#### [Problem to solve]
Transcribe the lines of the records starting with the one that has "How far away from" in it and ending with the last, and transcribe nothing else.
— Start Material supplied —
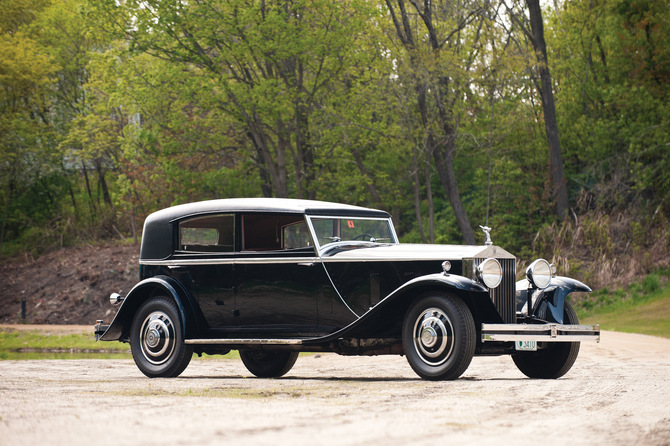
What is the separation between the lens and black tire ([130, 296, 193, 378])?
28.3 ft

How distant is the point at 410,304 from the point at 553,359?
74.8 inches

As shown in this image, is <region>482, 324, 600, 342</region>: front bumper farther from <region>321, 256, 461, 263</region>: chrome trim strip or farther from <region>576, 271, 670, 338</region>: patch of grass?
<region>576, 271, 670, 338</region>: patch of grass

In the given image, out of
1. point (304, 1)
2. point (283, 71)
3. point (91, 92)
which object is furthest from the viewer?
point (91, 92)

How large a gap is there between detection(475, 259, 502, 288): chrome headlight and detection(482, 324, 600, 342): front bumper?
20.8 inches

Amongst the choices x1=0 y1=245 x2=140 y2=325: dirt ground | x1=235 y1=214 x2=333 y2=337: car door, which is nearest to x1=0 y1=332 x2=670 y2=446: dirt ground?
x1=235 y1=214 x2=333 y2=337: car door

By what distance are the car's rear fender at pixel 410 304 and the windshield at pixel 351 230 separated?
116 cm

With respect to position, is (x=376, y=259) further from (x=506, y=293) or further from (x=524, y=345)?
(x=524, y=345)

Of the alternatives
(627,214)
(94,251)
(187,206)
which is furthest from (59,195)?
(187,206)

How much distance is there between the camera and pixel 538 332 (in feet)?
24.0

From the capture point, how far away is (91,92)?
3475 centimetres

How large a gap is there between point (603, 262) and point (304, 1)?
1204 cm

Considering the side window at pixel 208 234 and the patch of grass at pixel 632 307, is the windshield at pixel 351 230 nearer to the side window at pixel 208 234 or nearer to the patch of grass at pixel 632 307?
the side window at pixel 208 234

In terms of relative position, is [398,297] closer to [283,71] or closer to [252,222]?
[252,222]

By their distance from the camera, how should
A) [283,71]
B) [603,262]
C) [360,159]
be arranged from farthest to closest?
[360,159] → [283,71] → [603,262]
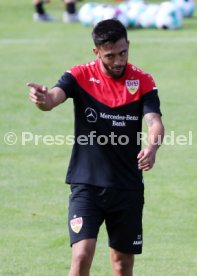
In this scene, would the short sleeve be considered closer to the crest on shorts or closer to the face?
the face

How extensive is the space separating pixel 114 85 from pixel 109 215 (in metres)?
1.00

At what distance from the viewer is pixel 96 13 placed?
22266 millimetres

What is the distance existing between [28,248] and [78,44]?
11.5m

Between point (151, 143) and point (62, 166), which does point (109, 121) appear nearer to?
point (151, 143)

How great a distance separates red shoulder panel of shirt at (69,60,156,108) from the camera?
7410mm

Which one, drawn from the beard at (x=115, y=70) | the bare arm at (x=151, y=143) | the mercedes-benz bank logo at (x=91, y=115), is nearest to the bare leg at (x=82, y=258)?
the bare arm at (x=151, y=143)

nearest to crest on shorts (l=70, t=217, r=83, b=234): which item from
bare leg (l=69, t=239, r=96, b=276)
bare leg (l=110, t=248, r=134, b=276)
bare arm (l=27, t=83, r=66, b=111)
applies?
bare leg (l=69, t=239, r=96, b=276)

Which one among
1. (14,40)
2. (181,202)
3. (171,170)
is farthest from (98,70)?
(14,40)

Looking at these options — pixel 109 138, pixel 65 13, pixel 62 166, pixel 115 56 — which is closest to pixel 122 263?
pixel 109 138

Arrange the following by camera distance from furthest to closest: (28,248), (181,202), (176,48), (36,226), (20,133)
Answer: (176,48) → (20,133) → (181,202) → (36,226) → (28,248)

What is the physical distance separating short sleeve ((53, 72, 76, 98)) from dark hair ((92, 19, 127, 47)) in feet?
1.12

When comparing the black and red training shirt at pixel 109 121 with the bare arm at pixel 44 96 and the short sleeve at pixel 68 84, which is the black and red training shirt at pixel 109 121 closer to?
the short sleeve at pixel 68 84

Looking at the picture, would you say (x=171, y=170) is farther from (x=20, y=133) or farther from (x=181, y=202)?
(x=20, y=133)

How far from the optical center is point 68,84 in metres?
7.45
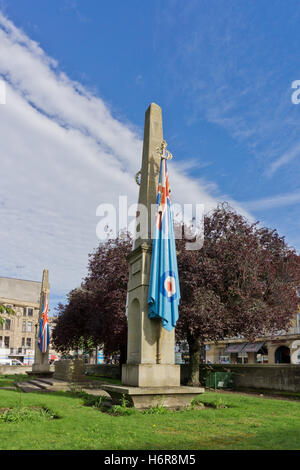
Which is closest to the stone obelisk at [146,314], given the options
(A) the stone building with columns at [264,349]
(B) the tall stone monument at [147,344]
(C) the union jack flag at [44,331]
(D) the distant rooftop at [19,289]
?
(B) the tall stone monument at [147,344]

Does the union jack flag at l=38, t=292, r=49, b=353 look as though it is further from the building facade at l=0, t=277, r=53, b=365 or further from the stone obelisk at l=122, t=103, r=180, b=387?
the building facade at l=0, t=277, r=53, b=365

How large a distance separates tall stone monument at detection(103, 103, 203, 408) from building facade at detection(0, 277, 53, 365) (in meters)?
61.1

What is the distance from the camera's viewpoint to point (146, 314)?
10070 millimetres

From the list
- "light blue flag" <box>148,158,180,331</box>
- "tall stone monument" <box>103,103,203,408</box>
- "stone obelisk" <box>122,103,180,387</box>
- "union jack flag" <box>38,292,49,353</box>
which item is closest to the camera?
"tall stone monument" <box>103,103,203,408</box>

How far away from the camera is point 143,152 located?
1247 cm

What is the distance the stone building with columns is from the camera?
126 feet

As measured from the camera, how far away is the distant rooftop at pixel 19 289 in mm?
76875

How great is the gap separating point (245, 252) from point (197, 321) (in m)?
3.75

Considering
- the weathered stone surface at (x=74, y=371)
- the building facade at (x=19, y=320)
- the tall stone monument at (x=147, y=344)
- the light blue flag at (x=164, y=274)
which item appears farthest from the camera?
— End Material supplied —
#### [Written response]
How far away from the camera is point 143,152 located?
1247 cm

What is the distance the stone building with columns is from the camera?
126 feet

As measured from the camera, how far away is the distant rooftop at pixel 19 289 in mm?
76875

How great is the gap separating point (245, 252) from point (197, 321) (in m)?
3.75

Considering
- the weathered stone surface at (x=74, y=371)
- the building facade at (x=19, y=320)
- the tall stone monument at (x=147, y=344)
- the light blue flag at (x=164, y=274)
which item appears farthest from the camera?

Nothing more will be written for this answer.